Exercise objective:
Copy the data below verbatim, leaving no line out.

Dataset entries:

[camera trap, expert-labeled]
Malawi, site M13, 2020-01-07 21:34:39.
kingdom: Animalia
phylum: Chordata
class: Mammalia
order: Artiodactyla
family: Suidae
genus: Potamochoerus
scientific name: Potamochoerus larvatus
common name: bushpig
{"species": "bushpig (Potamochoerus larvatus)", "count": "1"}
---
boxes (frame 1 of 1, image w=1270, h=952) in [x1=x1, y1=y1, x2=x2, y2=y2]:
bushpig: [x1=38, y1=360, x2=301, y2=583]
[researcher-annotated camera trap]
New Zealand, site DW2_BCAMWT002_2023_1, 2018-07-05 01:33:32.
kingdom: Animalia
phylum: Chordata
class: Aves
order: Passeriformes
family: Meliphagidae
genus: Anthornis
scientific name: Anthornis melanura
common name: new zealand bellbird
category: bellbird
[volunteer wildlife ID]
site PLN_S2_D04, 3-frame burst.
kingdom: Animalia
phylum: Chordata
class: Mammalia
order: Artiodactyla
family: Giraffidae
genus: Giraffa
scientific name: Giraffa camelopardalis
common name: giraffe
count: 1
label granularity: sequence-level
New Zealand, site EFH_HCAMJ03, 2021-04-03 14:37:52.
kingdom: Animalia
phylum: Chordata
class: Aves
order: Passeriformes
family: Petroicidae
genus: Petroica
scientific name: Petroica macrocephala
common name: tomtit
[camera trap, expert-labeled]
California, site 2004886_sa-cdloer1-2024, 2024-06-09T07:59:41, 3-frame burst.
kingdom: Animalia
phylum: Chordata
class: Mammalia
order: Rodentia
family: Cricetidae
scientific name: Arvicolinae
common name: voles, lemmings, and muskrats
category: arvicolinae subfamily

Task result:
[camera trap, expert-labeled]
Malawi, site M13, 2020-01-07 21:34:39.
kingdom: Animalia
phylum: Chordata
class: Mammalia
order: Artiodactyla
family: Suidae
genus: Potamochoerus
scientific name: Potamochoerus larvatus
common name: bushpig
{"species": "bushpig (Potamochoerus larvatus)", "count": "1"}
---
boxes (frame 1 of 1, image w=1270, h=952) in [x1=x1, y1=y1, x2=x2, y2=y2]:
bushpig: [x1=38, y1=360, x2=301, y2=583]
[researcher-annotated camera trap]
New Zealand, site DW2_BCAMWT002_2023_1, 2018-07-05 01:33:32.
kingdom: Animalia
phylum: Chordata
class: Aves
order: Passeriformes
family: Meliphagidae
genus: Anthornis
scientific name: Anthornis melanura
common name: new zealand bellbird
category: bellbird
[volunteer wildlife ID]
site PLN_S2_D04, 3-frame burst.
kingdom: Animalia
phylum: Chordata
class: Mammalia
order: Artiodactyla
family: Giraffidae
genus: Giraffa
scientific name: Giraffa camelopardalis
common name: giraffe
count: 1
label granularity: sequence-level
New Zealand, site EFH_HCAMJ03, 2021-04-03 14:37:52.
kingdom: Animalia
phylum: Chordata
class: Aves
order: Passeriformes
family: Petroicidae
genus: Petroica
scientific name: Petroica macrocephala
common name: tomtit
[camera trap, expert-labeled]
California, site 2004886_sa-cdloer1-2024, 2024-06-09T07:59:41, 3-frame burst.
kingdom: Animalia
phylum: Chordata
class: Mammalia
order: Rodentia
family: Cricetidae
scientific name: Arvicolinae
common name: voles, lemmings, and muskrats
category: arvicolinae subfamily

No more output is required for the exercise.